Han pasado casi ocho años desde que el mundo de la actuación lamentaba la pérdida de Marisa Porcel. La icónica Pepa de Escenas de matrimonio fallecía a sus 74 años dejando en el imaginario popular un vacío irreparable y, con Hacienda, una millonaria deuda que tendría que asumir su hija Asunción (también actriz y conocida en el séptimo arte como Paloma) en caso de querer beneficiarse de la herencia de la recordada intérprete; lo que ha marcado su día a día desde entonces. Un legado que nadie se esperaba que estuviese empañado por una enrevesada guerra judicial. Un momento complicado para Paloma, ya que había perdido a su madre ("lo que más he querido en la vida") e, instantáneamente después, conocía que para preservar los objetos de Marisa tendría que hacerse cargo de los casi 1.5 millones de euros que debía la artista.

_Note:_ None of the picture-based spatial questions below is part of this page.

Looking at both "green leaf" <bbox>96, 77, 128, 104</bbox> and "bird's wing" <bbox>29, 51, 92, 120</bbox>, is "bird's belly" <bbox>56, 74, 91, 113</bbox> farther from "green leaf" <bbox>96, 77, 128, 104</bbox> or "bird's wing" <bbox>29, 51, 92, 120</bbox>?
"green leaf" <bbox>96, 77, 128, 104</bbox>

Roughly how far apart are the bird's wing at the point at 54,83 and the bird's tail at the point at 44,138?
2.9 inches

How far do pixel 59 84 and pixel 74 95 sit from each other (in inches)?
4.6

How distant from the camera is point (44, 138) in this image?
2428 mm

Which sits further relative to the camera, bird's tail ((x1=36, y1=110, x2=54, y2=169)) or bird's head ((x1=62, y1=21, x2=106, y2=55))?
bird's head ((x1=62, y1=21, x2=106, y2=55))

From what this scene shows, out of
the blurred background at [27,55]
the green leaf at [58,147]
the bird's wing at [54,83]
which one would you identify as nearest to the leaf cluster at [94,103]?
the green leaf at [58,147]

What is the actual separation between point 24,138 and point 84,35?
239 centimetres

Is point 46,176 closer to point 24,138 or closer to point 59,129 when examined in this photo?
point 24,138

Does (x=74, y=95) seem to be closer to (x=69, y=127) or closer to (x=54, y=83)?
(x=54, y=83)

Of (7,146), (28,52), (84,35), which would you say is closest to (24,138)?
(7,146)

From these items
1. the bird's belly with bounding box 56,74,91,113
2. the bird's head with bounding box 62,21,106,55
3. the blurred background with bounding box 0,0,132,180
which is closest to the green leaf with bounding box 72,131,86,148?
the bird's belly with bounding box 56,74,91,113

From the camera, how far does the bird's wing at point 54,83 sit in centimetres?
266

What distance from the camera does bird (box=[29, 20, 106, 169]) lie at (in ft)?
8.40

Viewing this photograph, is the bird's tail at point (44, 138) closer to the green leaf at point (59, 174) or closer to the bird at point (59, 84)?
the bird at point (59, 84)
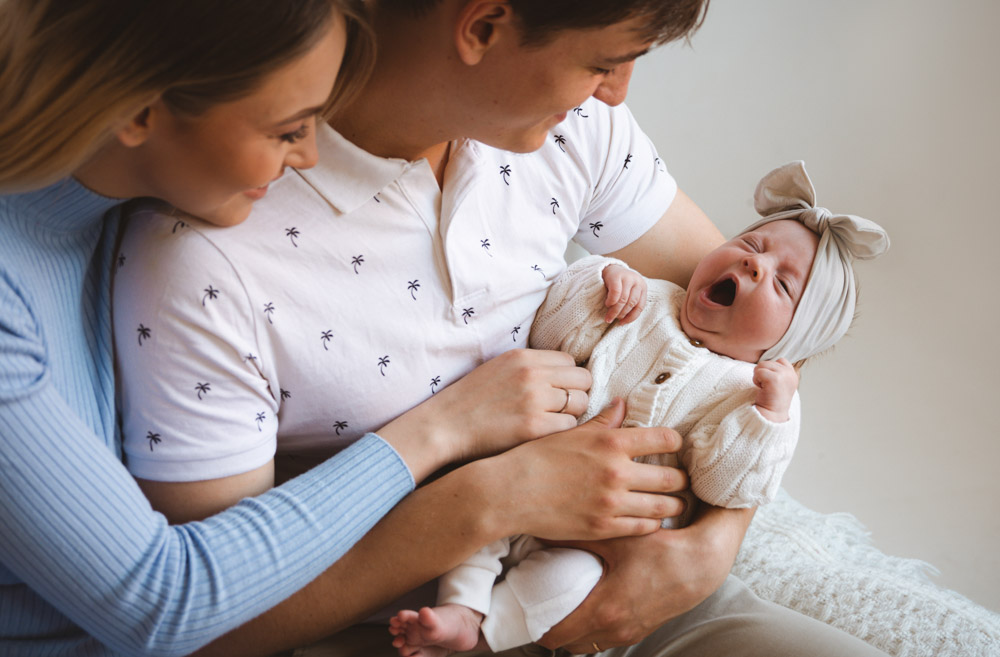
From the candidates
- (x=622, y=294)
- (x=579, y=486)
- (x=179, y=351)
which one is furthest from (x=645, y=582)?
(x=179, y=351)

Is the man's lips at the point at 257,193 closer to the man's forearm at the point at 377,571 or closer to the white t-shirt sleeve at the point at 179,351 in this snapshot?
the white t-shirt sleeve at the point at 179,351

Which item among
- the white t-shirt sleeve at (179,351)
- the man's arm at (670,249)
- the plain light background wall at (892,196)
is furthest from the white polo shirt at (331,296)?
the plain light background wall at (892,196)

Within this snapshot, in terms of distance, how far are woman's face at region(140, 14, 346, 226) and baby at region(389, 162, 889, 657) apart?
0.55 meters

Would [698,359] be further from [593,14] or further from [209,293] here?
[209,293]

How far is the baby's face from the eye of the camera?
4.34 feet

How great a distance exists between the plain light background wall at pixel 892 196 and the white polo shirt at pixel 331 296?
1028 millimetres

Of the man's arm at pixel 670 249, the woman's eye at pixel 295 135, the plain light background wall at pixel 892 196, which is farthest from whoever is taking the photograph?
the plain light background wall at pixel 892 196

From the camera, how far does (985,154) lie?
2061mm

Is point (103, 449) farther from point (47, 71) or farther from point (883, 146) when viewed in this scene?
point (883, 146)

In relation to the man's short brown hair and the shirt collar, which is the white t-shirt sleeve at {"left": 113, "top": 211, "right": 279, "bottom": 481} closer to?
the shirt collar

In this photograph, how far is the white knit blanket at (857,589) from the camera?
1364mm

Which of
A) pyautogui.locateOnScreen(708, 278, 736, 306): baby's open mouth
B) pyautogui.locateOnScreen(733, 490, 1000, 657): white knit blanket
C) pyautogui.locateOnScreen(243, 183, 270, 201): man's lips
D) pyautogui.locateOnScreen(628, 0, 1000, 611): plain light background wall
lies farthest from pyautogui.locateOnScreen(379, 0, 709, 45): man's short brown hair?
pyautogui.locateOnScreen(628, 0, 1000, 611): plain light background wall

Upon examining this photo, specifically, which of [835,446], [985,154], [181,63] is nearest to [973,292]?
[985,154]

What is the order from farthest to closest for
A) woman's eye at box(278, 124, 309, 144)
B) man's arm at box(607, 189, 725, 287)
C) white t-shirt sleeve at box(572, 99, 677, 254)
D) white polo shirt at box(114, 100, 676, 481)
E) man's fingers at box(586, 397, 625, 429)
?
man's arm at box(607, 189, 725, 287) → white t-shirt sleeve at box(572, 99, 677, 254) → man's fingers at box(586, 397, 625, 429) → white polo shirt at box(114, 100, 676, 481) → woman's eye at box(278, 124, 309, 144)
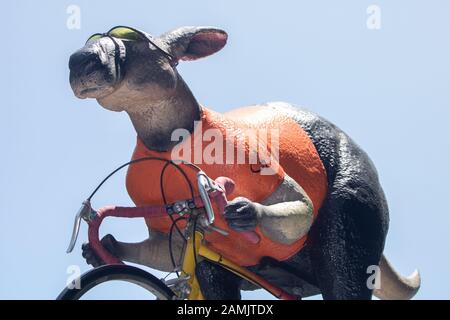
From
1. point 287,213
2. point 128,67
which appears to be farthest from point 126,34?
point 287,213

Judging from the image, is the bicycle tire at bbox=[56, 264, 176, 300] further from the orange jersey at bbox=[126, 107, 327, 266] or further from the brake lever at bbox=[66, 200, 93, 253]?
the orange jersey at bbox=[126, 107, 327, 266]

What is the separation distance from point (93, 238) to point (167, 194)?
1.44 ft

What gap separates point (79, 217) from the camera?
410 cm

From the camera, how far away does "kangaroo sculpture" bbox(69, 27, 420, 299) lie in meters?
4.37

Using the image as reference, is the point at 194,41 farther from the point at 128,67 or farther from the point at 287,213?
the point at 287,213

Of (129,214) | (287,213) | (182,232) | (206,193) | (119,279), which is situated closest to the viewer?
(119,279)

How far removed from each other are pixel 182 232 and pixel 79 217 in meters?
0.72

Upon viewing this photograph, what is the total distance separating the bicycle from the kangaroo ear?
0.59 metres

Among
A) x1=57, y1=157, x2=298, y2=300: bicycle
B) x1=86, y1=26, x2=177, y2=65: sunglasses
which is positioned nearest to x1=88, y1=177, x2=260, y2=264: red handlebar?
x1=57, y1=157, x2=298, y2=300: bicycle

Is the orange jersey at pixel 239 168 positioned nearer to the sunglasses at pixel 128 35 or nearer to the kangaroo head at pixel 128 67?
the kangaroo head at pixel 128 67

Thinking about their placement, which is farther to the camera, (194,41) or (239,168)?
(194,41)
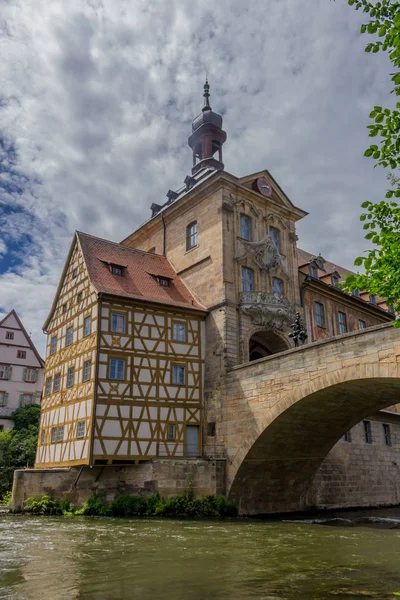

Una decisión peliaguda donde tuvo que sopesar si merecía la pena asumir esa cantidad de dinero en pro de conservar los bienes materiales que su madre había acumulado durante su vida y que, finalmente, la balanza se inclinó hacia la opción de aceptar la herencia. Uno de los motivos principales para esto fue el hogar donde vivía, un espectacular chalet de lujo en la exclusiva urbanización Club de Golf de Las Rozas, una localidad cercana a Madrid.
Este inmueble pertenecía a la sociedad Akaster Level SL, constituida por la propia actriz y su hija; y, tras no poder asumir la deuda con la Agencia Tributaria, este fue embargado y subastado por el organismo público. En esta puja, la vivienda fue vendida por cerca de 700.000 euros y, a pesar de que la titularidad de esta fue modificada a su nuevo dueño, Paloma Porcel ha continuado residiendo en la que había sido la casa de su madre hasta su fallecimiento.
Las palabras del nuevo propietario
El nuevo propietario ha hablado con el periódico El Mundo de esta batalla legal que ha continuado desde 2018, cuando fallecía Marisa, hasta la actualidad. Ha aprovechado su conversación con el medio para desmentir los supuestos contratos privados a los que Paloma (que ha trabajado en grandes producciones como La que se avecina) hace referencia para justificar su continuada estancia en el inmueble subastado.
"Sus abogados y los míos exploraron la vía amistosa. Nos preguntaron que cuánto les ofrecíamos a su cliente para que se fueran...", recuerda, indicando que habló de forma directa con el novio de Paloma. "Yo no tenía por qué pagarles nada", pero que, tras valorarlo, ofreció una compensación económica que ronda los 20.000 euros a la hija de la recordada actriz para que abandonara el chalet. En esta cifra se incluían los gastos de mudanza y asesoría, lo que aseguraría a Paloma algo más de libertad financiera.
Sin embargo, la también intérprete solicitó en respuesta 300.000 euros para dejar la vivienda (donde reside con su pareja), una cantidad que el nuevo propietario considera "lunática". "Él, de forma chulesca, me dijo que no. Que como tiene 12 coches en la casa y los tendría que sacar todos, mi oferta era ridícula", ha expresado, subrayando que "sentí que me estaban vacilando".
"Ellos alegaron que querían ejercer su derecho de tanteo y retracto, que es comprar la casa por el mismo precio que pagó el pujante ateniéndose al privilegio preferente de ser los inquilinos", ha indicado en el mencionado diario Ángel Sánchez, abogado del legítimo propietario. "Pero tampoco son inquilinos porque no existe contrato de alquiler, pese a que presentaron dos claramente inventados", ha subrayado el letrado.
Es por esto mismo que ha decidido dejar la situación en manos de la justicia, esperando la respuesta de los tribunales. Algo que ha sorprendido al entorno legal de la que fuera la voz en castellano de Sarah Jessica Parker en Sexo en Nueva York, desde donde aseguran que no conocían la existencia de esta denuncia o acción interpuesta contra ella.
Mientras esperan a la resolución judicial, el propietario aún no puede disfrutar de su vivienda debido a que Paloma reside allí en situación de "okupación". En el programa Y ahora Sonsoles se han acercado al exterior del inmueble para hablar con los vecinos y el círculo cercano de la actriz y su pareja. Una vez en las inmediaciones, han comprobado que la actriz continúa viviendo allí sin esconderlo, mostrando como todas las persianas del chalet estaban subidas y como una de las ventanas de la casa se abría y se cerraba constantemente.